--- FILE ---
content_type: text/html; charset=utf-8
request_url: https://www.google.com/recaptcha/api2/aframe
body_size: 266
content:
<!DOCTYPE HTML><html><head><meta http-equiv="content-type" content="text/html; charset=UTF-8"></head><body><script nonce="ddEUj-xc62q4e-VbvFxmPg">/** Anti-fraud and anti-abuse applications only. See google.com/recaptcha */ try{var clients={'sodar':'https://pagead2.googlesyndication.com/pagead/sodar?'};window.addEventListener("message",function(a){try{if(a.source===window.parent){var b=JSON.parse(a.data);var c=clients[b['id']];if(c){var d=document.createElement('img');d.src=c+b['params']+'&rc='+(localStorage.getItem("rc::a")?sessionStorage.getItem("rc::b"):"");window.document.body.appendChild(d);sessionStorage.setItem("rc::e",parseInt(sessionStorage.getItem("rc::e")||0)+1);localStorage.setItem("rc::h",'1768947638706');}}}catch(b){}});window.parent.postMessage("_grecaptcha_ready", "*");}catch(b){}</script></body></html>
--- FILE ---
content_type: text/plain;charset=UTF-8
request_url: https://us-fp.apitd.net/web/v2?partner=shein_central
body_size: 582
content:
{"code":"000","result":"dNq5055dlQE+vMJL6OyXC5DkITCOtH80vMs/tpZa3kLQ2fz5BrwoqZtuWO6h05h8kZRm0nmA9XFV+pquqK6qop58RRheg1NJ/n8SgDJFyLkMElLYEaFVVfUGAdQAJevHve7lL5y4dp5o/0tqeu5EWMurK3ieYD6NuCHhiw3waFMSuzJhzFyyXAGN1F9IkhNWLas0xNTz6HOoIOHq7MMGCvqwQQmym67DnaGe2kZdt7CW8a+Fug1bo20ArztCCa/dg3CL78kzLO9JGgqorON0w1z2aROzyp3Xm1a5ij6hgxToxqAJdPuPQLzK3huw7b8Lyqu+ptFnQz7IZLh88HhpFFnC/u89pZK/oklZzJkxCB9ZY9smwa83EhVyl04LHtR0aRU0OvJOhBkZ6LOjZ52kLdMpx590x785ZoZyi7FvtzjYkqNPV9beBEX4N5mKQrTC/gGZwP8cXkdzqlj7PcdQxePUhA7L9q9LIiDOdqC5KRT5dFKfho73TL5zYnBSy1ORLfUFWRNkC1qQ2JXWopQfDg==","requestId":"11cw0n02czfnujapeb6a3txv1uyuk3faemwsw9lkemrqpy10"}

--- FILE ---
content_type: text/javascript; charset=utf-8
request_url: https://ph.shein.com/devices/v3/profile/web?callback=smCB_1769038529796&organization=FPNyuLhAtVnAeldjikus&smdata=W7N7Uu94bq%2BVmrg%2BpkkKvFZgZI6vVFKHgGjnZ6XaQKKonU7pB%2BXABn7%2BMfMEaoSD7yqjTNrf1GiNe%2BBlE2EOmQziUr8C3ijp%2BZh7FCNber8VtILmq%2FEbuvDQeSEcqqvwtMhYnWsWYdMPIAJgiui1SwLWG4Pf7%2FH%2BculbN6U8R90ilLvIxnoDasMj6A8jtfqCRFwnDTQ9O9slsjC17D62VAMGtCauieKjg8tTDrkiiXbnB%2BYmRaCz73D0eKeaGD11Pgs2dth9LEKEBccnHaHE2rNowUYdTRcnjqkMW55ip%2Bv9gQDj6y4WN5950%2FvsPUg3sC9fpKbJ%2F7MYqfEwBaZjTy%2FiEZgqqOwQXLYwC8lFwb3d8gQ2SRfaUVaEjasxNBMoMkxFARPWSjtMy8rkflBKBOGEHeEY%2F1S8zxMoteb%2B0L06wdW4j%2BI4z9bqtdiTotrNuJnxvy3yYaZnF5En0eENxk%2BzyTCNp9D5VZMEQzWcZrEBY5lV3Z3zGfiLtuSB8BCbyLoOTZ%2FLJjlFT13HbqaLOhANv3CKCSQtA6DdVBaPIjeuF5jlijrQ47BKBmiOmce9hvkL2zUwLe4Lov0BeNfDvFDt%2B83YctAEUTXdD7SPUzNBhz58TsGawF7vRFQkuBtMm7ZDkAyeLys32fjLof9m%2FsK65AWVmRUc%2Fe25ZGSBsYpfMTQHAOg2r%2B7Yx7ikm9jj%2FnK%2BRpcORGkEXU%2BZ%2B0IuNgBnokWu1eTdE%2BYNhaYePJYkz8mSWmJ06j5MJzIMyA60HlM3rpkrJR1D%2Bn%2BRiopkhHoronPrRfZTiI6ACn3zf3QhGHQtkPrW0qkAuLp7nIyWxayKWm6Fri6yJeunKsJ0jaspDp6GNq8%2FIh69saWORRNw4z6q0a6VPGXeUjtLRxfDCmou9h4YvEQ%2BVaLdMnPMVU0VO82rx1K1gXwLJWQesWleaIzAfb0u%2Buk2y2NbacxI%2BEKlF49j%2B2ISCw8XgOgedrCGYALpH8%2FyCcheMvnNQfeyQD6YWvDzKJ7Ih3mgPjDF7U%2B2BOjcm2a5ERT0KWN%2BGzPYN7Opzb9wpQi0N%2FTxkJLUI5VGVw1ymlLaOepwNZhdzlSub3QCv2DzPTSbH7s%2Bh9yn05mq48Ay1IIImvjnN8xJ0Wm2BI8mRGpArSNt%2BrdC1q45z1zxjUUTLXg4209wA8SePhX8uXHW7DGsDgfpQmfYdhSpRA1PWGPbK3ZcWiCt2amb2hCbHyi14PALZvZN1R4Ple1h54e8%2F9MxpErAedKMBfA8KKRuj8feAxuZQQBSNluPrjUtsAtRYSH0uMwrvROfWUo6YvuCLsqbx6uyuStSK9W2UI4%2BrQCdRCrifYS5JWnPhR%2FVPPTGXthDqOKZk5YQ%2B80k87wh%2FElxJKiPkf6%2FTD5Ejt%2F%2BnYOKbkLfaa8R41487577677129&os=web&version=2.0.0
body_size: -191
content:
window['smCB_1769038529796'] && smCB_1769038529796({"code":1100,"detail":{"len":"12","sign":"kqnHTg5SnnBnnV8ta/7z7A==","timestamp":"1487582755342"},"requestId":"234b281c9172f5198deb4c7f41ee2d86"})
--
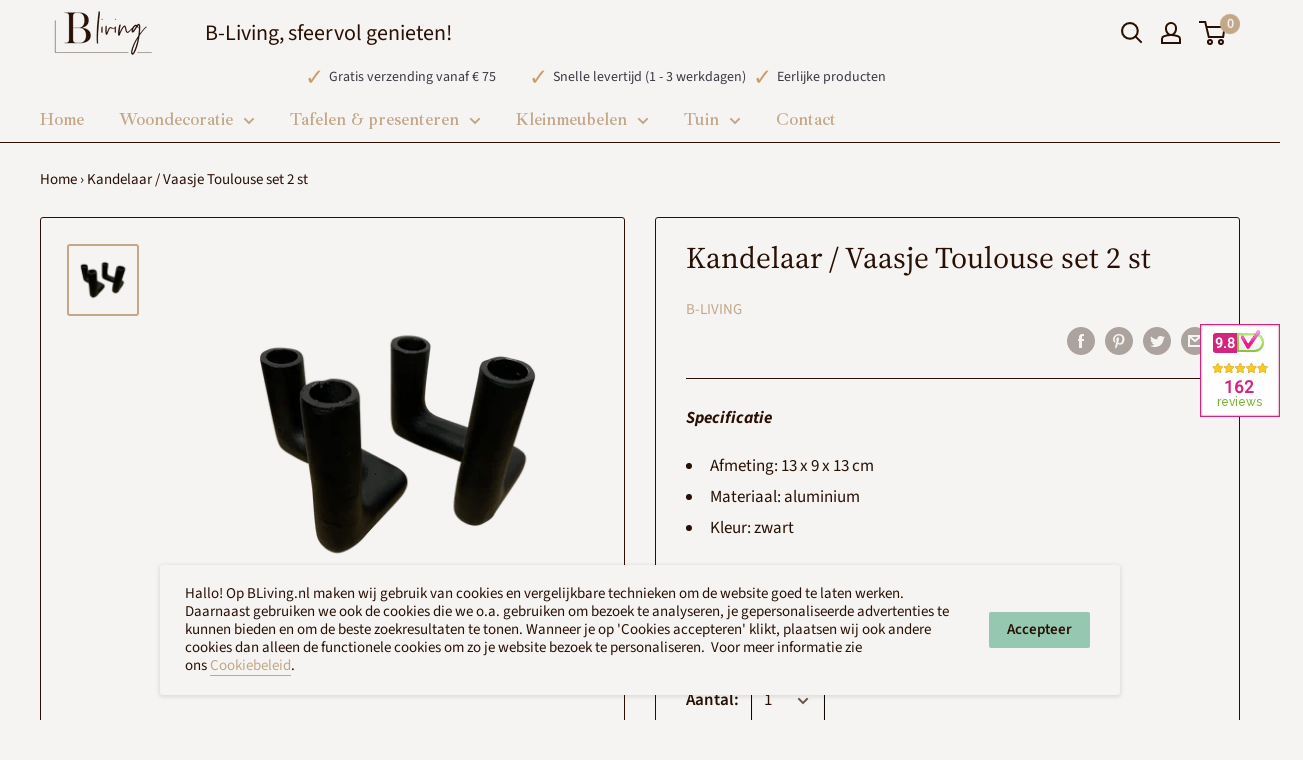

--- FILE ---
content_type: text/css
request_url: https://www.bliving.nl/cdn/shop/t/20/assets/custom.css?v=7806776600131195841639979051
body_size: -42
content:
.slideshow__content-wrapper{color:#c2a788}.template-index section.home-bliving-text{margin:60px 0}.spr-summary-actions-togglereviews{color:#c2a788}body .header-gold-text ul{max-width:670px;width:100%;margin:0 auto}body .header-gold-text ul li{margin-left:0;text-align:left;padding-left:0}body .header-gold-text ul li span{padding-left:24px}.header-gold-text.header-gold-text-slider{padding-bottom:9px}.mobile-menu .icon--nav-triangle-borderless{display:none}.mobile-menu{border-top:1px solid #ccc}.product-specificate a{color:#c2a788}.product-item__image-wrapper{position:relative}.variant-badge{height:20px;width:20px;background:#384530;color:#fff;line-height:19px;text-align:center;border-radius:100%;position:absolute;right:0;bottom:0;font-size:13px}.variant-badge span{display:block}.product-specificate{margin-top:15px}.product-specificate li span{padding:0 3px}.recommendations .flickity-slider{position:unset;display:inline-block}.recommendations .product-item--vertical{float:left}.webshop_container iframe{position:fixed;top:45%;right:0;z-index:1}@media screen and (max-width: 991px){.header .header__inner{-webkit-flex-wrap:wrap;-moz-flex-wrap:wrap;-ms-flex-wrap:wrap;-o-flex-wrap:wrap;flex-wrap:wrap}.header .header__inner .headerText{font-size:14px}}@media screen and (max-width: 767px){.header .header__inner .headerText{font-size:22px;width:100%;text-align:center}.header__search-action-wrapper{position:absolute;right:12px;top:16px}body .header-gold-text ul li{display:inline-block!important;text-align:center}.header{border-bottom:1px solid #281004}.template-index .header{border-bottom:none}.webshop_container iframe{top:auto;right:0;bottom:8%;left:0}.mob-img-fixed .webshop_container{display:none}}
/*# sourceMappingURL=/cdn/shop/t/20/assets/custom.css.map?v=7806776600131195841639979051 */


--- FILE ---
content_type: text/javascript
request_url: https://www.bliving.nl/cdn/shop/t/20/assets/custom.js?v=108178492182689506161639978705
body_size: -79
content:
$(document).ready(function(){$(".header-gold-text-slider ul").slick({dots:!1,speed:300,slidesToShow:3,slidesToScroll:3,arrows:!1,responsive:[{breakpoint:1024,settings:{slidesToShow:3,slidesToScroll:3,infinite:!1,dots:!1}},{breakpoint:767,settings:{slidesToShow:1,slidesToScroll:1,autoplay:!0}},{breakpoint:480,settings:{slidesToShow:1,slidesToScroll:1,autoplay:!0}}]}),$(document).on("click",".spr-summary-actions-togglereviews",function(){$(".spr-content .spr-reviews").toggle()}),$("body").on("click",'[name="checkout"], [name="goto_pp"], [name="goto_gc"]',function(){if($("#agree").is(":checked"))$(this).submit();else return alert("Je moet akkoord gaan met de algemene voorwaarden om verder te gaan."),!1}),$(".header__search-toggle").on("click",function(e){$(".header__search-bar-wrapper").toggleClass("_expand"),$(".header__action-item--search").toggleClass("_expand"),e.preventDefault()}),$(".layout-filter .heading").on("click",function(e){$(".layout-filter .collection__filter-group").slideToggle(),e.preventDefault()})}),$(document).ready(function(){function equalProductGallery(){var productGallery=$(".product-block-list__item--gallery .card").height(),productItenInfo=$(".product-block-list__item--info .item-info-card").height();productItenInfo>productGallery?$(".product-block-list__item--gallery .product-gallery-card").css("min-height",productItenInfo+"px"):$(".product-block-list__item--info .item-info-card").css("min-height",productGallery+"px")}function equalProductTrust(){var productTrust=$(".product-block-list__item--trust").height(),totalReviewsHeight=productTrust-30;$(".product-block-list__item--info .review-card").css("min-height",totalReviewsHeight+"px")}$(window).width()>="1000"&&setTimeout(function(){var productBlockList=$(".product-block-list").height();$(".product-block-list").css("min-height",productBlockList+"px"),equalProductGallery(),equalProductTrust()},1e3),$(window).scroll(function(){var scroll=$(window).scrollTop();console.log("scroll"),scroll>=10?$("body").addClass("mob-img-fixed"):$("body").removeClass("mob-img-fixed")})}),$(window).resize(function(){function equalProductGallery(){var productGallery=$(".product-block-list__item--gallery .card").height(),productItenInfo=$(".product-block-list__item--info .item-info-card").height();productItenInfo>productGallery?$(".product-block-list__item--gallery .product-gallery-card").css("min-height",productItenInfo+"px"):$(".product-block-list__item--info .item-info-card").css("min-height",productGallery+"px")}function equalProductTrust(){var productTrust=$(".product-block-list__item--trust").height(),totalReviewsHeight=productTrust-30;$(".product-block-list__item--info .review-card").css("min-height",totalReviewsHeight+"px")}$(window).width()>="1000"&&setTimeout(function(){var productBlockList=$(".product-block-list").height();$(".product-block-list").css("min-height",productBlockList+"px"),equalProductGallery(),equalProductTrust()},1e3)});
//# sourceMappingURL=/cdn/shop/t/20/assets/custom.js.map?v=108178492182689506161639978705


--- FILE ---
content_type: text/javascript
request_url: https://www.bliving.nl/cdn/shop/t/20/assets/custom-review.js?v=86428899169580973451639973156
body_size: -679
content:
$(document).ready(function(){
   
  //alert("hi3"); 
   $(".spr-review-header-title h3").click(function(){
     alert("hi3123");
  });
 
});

▶ **ASSIGNMENT**: Among the records, find every line with the word "sourceMappingURL" and copy it.

▶ **OUTPUT BELOW**:
/*# sourceMappingURL=/cdn/shop/t/20/assets/custom.css.map?v=7806776600131195841639979051 */
//# sourceMappingURL=/cdn/shop/t/20/assets/custom.js.map?v=108178492182689506161639978705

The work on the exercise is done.